Jamboard Series Part V: 10 MORE Ways to Use Jamboard in the Classroom
As more teachers have discovered Jamboard, I’ve picked up a few more examples of creative and innovative ways to use it in the classroom. If there’s anything I’m missing feel free to drop me a line! I’d love to hear about how you are using Jamboard too.
(If you’re not already familiar with Jamboard, start here; and if you are confused about the different versions of Jamboard available for your device, check this post out.)
10 MORE ways to use Jamboard in your classroom.
Using an inserted Venn Diagram image from Google Images, or create one by layering two circles from the shape recognition feature. Students can quickly compare and contrast any number of subjects in fun and creative ways. They can display characteristics in images, autodraw pictures, sticky notes, and emojis.
A great activity for younger students who are still learning grammar basics. Put a couple example sentences on the Jamboard (i.e. The quick brown fox jumps over the lazy dog) and ask your students to replace all the nouns with autodraw images, or replace all the verbs with Google images, or draw symbols for each preposition.
Additionally, you could ask students to translate an entire sentence into images and symbols, and then have the class try to decipher the meaning.
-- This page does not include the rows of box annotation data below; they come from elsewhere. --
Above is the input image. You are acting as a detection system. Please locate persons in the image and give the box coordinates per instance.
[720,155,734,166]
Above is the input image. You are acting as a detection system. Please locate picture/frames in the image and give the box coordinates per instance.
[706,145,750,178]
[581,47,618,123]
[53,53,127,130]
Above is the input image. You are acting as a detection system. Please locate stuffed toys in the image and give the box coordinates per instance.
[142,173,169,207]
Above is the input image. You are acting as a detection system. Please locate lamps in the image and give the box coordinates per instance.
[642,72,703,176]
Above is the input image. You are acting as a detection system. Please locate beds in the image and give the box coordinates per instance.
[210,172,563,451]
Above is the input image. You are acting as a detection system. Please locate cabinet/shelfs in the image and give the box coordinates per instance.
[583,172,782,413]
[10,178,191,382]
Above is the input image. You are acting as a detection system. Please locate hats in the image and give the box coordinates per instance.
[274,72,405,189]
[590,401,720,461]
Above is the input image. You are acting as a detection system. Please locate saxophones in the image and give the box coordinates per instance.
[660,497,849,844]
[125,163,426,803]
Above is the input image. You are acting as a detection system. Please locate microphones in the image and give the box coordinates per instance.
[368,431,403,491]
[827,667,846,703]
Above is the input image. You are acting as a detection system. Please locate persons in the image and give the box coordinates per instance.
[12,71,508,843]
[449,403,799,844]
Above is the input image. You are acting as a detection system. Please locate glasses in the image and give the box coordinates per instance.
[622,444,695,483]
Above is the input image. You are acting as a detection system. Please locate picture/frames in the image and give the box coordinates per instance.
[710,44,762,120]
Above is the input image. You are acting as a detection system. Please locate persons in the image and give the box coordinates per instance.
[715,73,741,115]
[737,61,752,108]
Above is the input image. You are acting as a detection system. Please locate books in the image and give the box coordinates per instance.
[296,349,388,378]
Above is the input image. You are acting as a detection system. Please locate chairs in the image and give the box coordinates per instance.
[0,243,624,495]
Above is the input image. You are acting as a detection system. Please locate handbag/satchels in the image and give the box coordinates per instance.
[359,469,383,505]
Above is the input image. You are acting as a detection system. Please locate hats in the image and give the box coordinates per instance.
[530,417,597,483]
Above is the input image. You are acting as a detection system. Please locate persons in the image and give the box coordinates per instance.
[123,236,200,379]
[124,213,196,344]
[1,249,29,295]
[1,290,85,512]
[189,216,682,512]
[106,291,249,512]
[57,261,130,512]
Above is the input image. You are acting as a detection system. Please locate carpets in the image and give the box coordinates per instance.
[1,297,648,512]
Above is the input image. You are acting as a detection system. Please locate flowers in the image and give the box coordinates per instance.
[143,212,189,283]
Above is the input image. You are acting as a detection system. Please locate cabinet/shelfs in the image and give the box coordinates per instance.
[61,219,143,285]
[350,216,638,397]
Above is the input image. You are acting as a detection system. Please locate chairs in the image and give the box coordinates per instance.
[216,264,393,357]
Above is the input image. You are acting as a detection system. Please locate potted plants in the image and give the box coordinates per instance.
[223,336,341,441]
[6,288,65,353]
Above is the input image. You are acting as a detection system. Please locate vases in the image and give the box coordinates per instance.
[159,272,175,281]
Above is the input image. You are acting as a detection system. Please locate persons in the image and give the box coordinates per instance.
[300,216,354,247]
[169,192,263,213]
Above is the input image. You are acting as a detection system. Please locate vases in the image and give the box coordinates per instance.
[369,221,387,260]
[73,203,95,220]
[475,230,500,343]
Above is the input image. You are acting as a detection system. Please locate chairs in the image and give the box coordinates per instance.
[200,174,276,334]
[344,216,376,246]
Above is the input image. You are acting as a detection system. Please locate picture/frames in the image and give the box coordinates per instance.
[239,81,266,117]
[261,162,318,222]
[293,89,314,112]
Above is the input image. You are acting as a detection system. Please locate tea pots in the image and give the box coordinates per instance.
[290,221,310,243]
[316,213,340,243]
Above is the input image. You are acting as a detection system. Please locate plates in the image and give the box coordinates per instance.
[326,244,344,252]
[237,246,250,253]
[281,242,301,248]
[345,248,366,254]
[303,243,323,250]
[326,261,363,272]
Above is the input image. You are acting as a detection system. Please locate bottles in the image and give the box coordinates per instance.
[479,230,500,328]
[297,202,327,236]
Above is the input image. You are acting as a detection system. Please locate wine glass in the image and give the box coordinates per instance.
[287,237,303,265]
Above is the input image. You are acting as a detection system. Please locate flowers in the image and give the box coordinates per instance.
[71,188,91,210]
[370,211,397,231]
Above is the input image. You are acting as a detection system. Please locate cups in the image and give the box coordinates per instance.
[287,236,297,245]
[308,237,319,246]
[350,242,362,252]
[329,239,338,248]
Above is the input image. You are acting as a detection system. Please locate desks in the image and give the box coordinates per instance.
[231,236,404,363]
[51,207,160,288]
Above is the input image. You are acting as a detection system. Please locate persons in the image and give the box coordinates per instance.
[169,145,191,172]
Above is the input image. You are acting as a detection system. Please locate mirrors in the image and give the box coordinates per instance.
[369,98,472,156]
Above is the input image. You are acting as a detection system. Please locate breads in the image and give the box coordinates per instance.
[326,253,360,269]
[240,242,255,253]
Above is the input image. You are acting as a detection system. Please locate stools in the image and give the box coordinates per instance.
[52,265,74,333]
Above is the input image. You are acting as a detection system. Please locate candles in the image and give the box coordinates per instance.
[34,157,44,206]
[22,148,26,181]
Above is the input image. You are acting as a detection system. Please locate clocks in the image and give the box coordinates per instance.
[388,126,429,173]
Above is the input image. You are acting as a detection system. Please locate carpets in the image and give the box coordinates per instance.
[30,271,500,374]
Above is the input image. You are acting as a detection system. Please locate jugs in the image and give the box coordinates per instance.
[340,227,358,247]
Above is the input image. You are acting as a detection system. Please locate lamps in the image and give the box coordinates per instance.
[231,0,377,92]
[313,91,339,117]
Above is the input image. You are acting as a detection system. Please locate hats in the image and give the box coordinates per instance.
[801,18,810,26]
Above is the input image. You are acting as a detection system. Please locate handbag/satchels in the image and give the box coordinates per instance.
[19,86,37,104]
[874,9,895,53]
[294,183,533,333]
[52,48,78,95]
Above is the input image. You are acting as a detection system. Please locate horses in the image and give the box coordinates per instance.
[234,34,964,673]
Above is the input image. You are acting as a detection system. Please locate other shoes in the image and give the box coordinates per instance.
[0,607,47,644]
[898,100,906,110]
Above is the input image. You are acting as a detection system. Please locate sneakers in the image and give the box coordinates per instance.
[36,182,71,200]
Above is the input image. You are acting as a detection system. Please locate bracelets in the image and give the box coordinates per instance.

I’ve written an entire blog post about how to use the Sticky Note feature on a shared Jamboard as a Padlet style discussion board, check it out here.
One of the coolest features of Jamboard is it allows you to insert Drive files onto a Jam. By taking a couple of minutes to place one presentation slide per Jam slide, you could give an interactive presentation where you add text and images to your slides as you present. When you are finished, you can then save and share the file with your students.
Students might use copies of your presentation simply as reference material for studying, but you could also leave places within your presentation that ask students to review the presentation and answer questions. Using the ‘make a copy for each student’ function on Google Classroom, you can turn your direct instruction presentation into an independent practice assignment the minute you finish presenting the material.
Video Presentation Tool
Using Jamboard and a Screen recording tool, like Screencastify, could turn Jamboard presentations into instructional or informative videos.
8 Part Stories
8 PArt Stories are a great Language Arts activity from EduProtocols, and Jamboard would be a great delivery format.
Labeling a Map
Insert a blank map from Google Images, and ask students to label it. Or, ask students to label it with color coordinated sticky notes. Or, ask students to label it with Autodrawings or Google images that represent the place culturally, historically or gastronomically.
Again, plot points could be images, drawings, or color coded sticky notes. More fun, and with the shape recognition feature, straight lines are much easier!
Creative Thinking - Workbench
Workbench was recently acquired by Google, and has since been built out with some handy Google Specific lessons, including a whole host of lessons on using Jamboard for creative and divergent thinking.
Expert Teacher Demo (Via Hangout)
Know a teacher who does an amazing lesson on apostrophes? Or area of a triangle? Or the Gettysburg Address? Have them join your classroom via Google Hangouts and watch their presentation on Jamboard.
Google recently updated Jamboard to enable the presenter to choose to share their device screen, Jamboard Screen, and the presenter can now become the full screen for larger displayed video chatting.